[Data records — start]

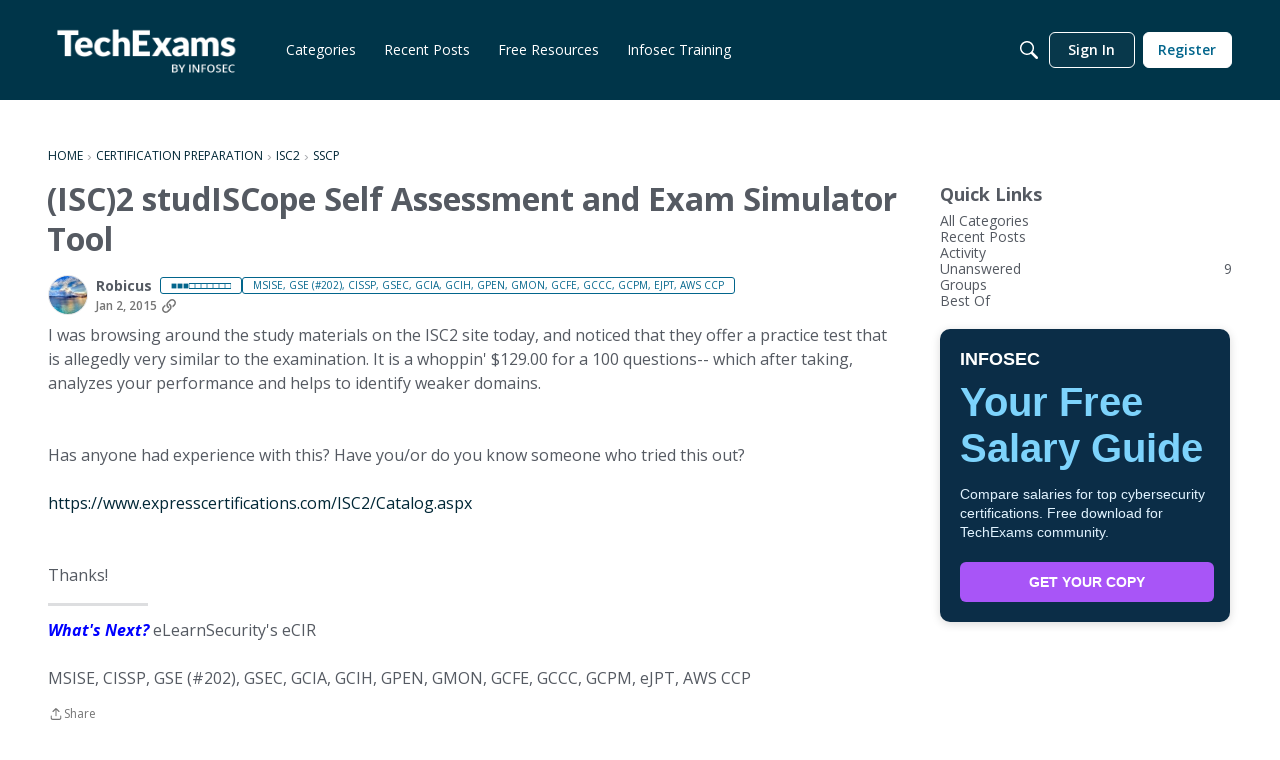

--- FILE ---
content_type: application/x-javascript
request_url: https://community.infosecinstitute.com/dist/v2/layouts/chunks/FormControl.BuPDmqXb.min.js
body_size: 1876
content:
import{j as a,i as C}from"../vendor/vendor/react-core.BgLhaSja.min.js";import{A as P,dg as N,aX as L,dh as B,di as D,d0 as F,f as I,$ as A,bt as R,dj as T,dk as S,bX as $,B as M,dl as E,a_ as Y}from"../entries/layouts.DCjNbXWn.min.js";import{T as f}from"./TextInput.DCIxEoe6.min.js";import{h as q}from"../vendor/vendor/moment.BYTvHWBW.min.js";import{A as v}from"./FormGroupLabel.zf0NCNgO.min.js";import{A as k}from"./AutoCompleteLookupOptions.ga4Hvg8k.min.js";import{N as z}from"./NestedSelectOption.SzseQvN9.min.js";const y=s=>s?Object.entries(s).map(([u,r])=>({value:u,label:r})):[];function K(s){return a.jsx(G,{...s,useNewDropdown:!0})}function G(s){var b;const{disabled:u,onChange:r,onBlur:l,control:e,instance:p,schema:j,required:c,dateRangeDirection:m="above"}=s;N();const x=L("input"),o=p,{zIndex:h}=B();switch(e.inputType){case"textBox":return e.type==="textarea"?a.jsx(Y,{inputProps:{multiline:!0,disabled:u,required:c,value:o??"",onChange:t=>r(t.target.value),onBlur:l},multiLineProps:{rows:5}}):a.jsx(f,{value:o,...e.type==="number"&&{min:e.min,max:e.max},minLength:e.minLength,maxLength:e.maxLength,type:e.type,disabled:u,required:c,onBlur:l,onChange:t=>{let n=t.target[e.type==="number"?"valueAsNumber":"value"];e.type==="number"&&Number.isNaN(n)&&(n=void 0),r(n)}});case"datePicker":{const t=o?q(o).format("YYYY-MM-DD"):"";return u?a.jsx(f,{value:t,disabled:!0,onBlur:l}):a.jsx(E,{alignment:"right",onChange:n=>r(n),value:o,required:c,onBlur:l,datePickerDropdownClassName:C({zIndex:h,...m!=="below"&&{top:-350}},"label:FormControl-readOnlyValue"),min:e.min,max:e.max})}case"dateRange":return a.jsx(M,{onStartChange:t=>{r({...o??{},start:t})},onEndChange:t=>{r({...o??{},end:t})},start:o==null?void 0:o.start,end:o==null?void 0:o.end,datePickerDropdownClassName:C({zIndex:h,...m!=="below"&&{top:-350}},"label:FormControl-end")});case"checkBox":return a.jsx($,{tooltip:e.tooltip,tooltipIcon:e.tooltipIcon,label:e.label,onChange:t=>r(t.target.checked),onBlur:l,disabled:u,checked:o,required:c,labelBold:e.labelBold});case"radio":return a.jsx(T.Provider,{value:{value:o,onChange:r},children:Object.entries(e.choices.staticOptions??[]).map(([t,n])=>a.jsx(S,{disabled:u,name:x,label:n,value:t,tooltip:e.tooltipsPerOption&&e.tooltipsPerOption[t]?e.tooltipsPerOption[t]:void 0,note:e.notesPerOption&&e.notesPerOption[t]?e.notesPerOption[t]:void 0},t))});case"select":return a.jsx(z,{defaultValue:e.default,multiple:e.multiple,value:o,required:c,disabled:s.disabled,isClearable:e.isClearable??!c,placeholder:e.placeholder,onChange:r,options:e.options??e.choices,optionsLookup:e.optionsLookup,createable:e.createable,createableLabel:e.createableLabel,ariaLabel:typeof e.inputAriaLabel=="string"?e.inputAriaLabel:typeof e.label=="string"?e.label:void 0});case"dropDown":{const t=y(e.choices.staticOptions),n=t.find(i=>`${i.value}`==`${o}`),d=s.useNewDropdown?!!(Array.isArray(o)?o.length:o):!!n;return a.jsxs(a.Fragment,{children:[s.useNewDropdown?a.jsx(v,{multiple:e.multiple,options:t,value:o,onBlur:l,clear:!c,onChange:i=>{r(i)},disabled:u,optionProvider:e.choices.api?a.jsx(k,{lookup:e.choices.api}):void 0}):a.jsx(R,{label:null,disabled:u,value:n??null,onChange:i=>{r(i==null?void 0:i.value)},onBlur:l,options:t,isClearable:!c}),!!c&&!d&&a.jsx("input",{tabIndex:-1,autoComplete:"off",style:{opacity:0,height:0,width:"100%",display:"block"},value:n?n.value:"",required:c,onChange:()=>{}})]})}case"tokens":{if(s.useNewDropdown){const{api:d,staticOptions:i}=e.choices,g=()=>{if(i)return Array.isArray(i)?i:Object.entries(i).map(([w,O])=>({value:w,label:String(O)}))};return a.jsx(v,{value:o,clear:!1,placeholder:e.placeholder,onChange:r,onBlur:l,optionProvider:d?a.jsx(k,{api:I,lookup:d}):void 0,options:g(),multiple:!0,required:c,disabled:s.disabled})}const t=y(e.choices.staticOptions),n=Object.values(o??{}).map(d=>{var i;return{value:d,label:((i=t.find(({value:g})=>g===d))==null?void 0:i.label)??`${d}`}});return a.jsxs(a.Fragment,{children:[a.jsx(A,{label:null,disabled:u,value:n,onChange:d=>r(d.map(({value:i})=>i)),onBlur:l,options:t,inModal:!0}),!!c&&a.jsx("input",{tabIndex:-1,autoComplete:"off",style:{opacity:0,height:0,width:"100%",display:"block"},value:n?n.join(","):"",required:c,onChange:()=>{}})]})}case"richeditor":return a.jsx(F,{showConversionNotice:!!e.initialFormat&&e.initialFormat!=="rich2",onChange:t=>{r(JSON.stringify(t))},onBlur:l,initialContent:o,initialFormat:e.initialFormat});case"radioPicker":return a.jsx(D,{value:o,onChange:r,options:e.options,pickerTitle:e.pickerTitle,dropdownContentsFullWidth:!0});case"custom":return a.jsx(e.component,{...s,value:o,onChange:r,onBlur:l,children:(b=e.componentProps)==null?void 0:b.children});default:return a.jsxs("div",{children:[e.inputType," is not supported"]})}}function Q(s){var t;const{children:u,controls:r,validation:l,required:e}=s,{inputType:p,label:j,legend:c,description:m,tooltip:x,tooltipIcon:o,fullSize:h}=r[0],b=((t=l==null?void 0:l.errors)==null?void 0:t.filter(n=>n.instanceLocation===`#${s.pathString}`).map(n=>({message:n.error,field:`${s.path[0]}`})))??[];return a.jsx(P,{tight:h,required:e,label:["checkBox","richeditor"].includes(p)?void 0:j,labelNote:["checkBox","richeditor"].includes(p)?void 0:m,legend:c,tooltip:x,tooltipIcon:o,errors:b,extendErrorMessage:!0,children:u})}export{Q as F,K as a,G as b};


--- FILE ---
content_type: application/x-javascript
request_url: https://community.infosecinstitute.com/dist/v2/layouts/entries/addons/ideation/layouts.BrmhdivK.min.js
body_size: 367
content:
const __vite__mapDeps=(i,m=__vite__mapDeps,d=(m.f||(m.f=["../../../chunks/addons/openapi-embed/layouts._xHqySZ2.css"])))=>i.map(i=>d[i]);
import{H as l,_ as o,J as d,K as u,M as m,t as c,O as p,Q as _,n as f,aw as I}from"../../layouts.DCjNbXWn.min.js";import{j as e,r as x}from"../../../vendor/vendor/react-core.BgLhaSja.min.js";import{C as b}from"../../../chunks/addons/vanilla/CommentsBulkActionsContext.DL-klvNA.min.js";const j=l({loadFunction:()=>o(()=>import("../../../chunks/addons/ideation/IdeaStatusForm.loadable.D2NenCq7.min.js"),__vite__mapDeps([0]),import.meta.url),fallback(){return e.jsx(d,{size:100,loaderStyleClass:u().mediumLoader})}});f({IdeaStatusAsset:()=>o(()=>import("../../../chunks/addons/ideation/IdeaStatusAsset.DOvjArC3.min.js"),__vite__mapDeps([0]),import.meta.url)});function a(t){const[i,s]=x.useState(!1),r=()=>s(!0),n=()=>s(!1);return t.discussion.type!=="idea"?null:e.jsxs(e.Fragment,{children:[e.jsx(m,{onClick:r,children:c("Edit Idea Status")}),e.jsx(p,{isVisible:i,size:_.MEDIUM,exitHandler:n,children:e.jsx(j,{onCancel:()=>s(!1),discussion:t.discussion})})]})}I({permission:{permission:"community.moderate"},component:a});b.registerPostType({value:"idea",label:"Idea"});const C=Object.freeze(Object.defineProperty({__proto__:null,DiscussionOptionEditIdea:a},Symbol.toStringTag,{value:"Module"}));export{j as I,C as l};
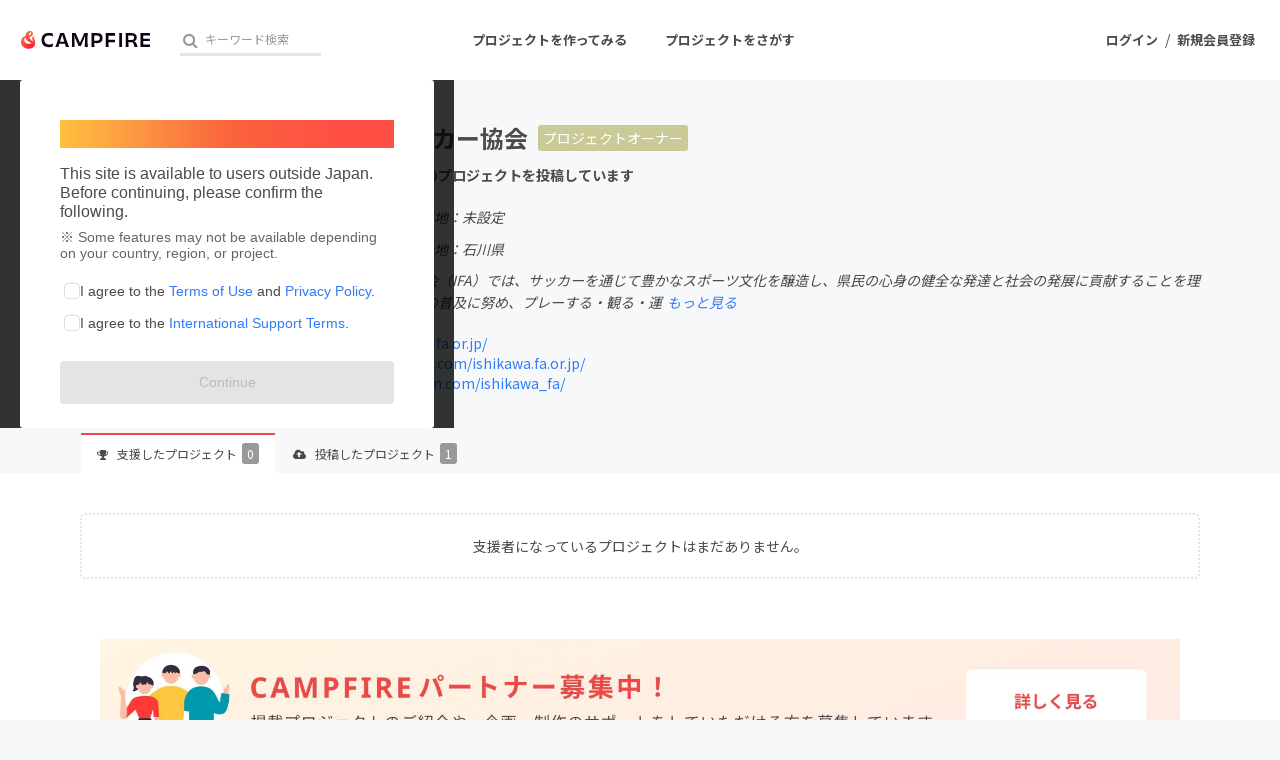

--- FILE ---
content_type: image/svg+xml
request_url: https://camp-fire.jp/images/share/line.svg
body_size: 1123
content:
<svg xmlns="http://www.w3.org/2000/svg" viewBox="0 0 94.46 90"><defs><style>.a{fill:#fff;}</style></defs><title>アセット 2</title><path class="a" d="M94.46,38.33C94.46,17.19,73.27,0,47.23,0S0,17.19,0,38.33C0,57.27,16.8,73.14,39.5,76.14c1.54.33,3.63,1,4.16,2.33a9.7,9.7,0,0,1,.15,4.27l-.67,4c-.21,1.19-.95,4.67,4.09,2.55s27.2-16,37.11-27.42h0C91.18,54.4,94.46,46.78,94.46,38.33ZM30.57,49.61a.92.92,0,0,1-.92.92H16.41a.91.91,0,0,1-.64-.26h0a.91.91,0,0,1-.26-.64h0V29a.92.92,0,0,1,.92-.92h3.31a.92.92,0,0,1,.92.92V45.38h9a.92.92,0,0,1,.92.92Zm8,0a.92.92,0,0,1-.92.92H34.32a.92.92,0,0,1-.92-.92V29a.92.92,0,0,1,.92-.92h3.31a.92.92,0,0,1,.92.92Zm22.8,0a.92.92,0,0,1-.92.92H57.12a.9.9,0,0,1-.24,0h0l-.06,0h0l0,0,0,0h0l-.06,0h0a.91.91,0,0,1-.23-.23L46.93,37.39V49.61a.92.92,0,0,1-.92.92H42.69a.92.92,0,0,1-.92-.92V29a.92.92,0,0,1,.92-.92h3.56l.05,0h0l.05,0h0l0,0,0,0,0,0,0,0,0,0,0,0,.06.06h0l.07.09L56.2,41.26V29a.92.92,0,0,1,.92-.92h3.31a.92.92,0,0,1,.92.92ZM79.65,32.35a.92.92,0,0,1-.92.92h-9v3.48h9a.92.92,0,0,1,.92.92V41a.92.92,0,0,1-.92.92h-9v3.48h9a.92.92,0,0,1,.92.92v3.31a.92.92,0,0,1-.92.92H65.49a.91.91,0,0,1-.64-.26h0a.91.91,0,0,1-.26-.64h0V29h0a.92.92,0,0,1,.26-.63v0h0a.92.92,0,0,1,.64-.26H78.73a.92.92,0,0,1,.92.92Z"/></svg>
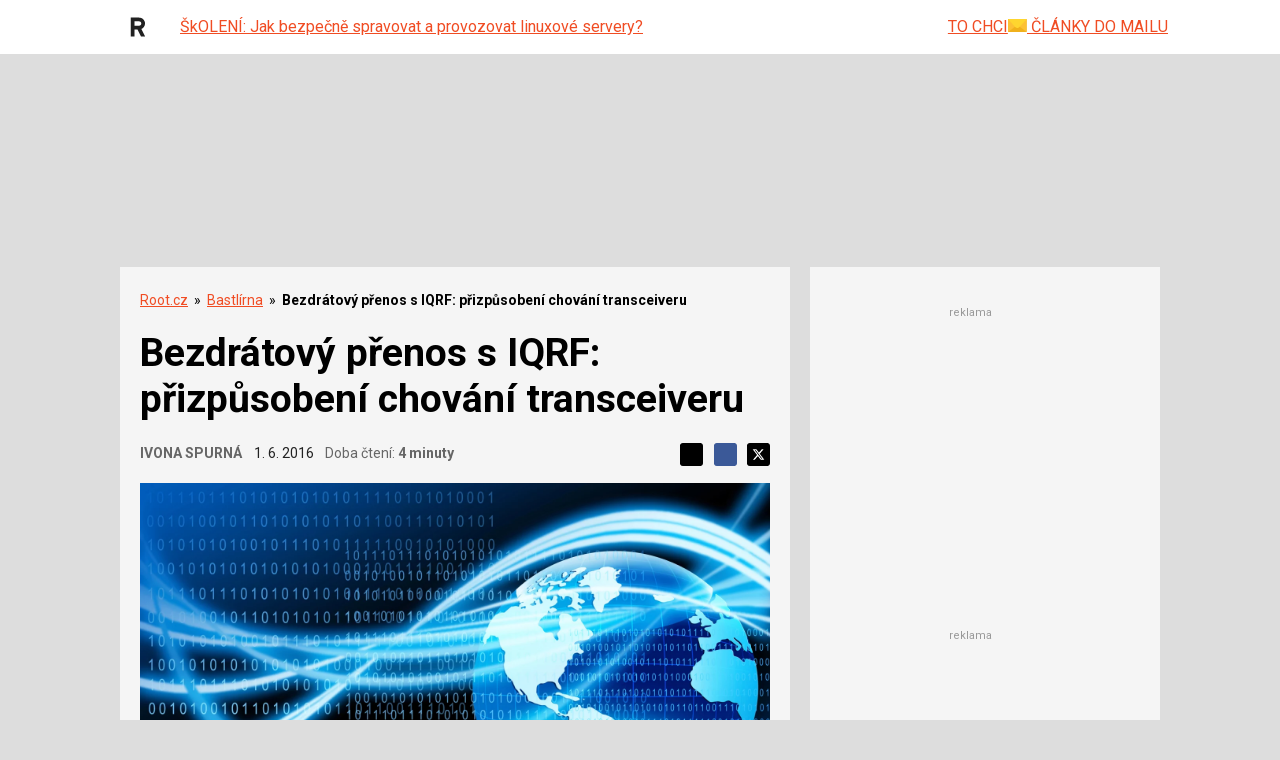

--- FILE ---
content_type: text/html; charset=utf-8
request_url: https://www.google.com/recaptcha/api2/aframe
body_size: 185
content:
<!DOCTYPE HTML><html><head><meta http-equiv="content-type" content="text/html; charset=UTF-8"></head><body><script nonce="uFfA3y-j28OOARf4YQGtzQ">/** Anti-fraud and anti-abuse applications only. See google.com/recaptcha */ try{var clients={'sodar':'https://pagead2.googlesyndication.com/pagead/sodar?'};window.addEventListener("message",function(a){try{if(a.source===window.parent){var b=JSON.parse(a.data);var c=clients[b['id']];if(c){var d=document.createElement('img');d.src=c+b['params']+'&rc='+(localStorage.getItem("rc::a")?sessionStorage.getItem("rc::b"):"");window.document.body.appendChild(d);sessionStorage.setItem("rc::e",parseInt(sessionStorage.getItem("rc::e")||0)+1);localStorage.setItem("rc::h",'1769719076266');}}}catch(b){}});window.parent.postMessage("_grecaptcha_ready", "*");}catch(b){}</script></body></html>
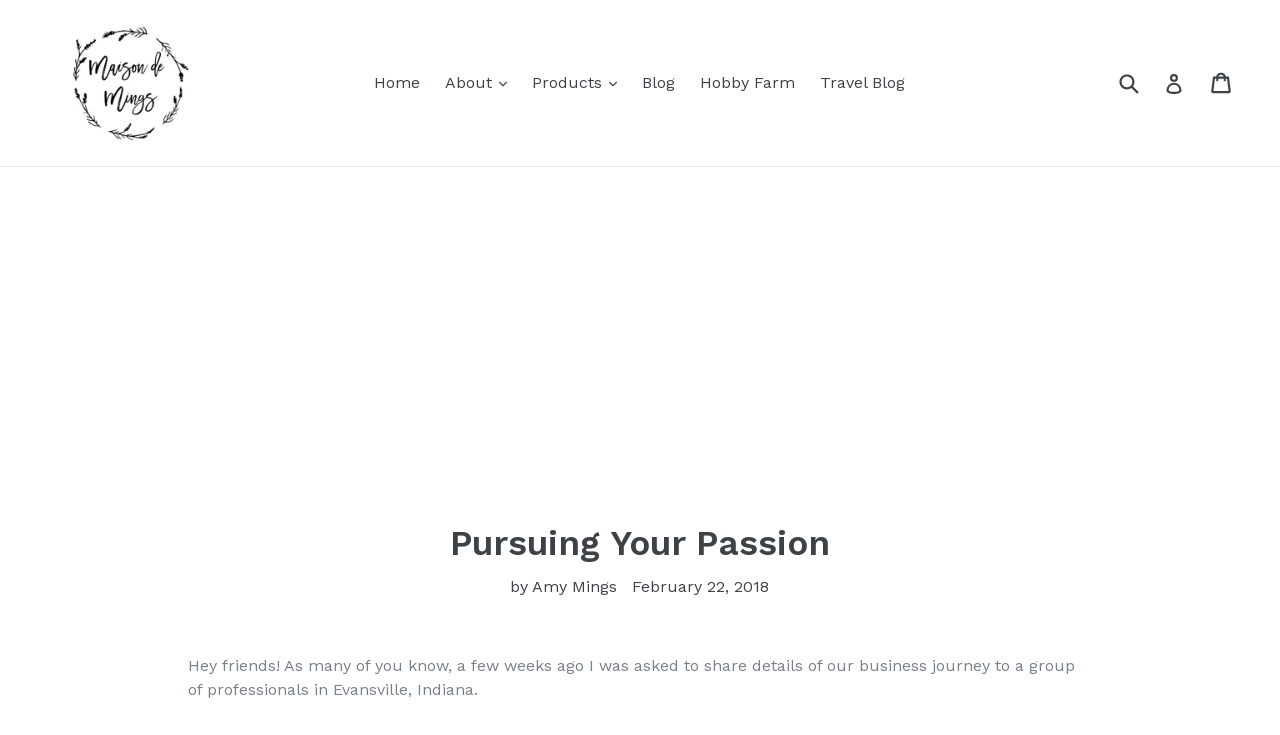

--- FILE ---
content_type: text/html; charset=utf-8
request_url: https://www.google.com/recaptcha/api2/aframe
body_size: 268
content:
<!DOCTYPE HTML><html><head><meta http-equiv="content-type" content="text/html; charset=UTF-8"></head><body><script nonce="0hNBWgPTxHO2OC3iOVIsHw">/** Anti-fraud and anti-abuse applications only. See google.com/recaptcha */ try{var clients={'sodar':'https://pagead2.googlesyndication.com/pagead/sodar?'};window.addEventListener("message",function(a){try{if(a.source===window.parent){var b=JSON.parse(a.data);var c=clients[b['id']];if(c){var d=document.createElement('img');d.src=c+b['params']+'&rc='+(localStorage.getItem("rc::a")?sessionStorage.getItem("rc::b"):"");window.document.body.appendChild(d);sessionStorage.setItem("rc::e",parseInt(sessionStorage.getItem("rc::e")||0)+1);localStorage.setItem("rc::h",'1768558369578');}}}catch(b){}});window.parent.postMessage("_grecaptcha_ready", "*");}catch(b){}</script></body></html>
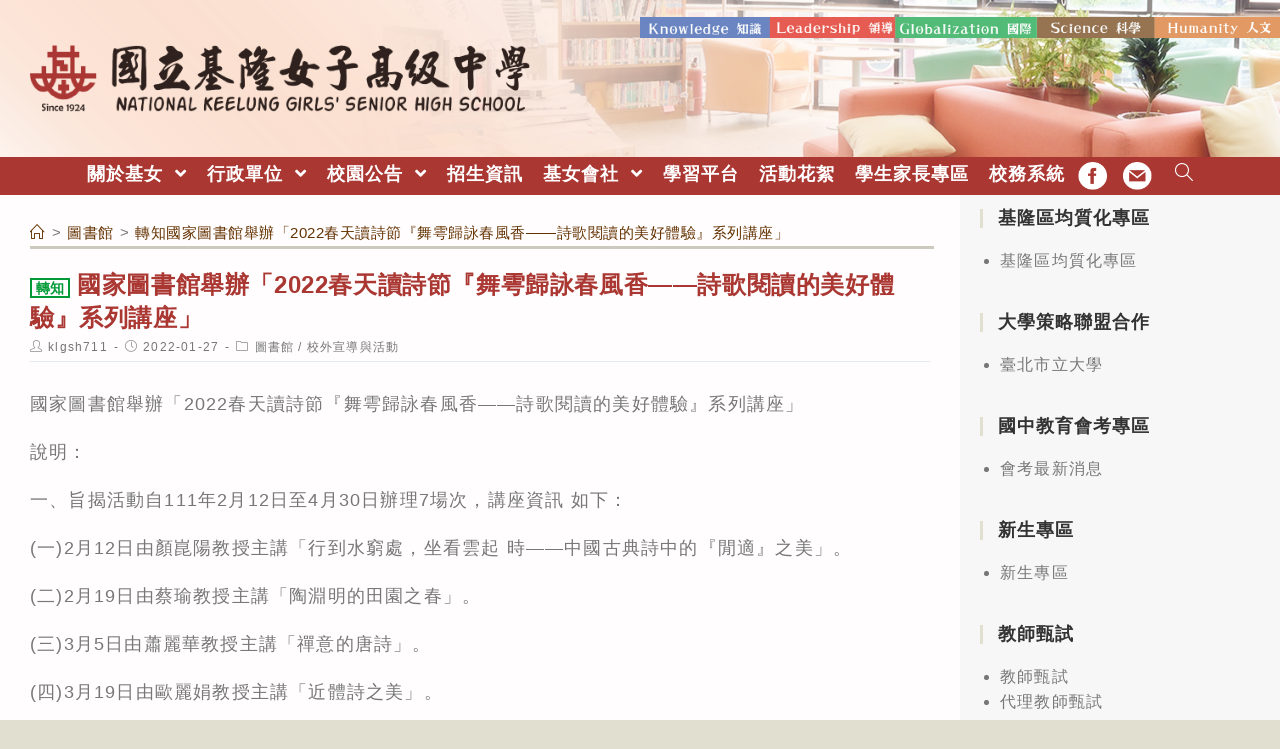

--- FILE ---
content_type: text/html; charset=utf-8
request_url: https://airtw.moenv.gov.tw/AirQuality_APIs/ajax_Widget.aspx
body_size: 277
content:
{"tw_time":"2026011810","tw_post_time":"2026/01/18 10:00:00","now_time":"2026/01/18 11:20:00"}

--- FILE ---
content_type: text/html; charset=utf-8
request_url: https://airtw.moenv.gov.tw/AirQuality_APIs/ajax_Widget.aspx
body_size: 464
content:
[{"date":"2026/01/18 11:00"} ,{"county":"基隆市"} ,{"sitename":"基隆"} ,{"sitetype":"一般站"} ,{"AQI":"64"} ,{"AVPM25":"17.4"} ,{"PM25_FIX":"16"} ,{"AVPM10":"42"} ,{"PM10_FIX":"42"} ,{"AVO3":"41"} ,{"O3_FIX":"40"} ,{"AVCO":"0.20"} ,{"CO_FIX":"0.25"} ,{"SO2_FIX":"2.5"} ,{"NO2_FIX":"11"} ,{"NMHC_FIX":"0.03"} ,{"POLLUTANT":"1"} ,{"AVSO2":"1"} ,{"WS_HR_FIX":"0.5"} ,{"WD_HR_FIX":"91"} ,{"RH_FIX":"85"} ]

[Data records — finish]

Problem requirements — Whenever a line above contains "community", copy that line.

Problem solution —
request_url: https://community.infosecinstitute.com/dist/v2/layouts/chunks/FormControl.BuPDmqXb.min.js
request_url: https://community.infosecinstitute.com/dist/v2/layouts/entries/addons/ideation/layouts.BrmhdivK.min.js
import{H as l,_ as o,J as d,K as u,M as m,t as c,O as p,Q as _,n as f,aw as I}from"../../layouts.DCjNbXWn.min.js";import{j as e,r as x}from"../../../vendor/vendor/react-core.BgLhaSja.min.js";import{C as b}from"../../../chunks/addons/vanilla/CommentsBulkActionsContext.DL-klvNA.min.js";const j=l({loadFunction:()=>o(()=>import("../../../chunks/addons/ideation/IdeaStatusForm.loadable.D2NenCq7.min.js"),__vite__mapDeps([0]),import.meta.url),fallback(){return e.jsx(d,{size:100,loaderStyleClass:u().mediumLoader})}});f({IdeaStatusAsset:()=>o(()=>import("../../../chunks/addons/ideation/IdeaStatusAsset.DOvjArC3.min.js"),__vite__mapDeps([0]),import.meta.url)});function a(t){const[i,s]=x.useState(!1),r=()=>s(!0),n=()=>s(!1);return t.discussion.type!=="idea"?null:e.jsxs(e.Fragment,{children:[e.jsx(m,{onClick:r,children:c("Edit Idea Status")}),e.jsx(p,{isVisible:i,size:_.MEDIUM,exitHandler:n,children:e.jsx(j,{onCancel:()=>s(!1),discussion:t.discussion})})]})}I({permission:{permission:"community.moderate"},component:a});b.registerPostType({value:"idea",label:"Idea"});const C=Object.freeze(Object.defineProperty({__proto__:null,DiscussionOptionEditIdea:a},Symbol.toStringTag,{value:"Module"}));export{j as I,C as l};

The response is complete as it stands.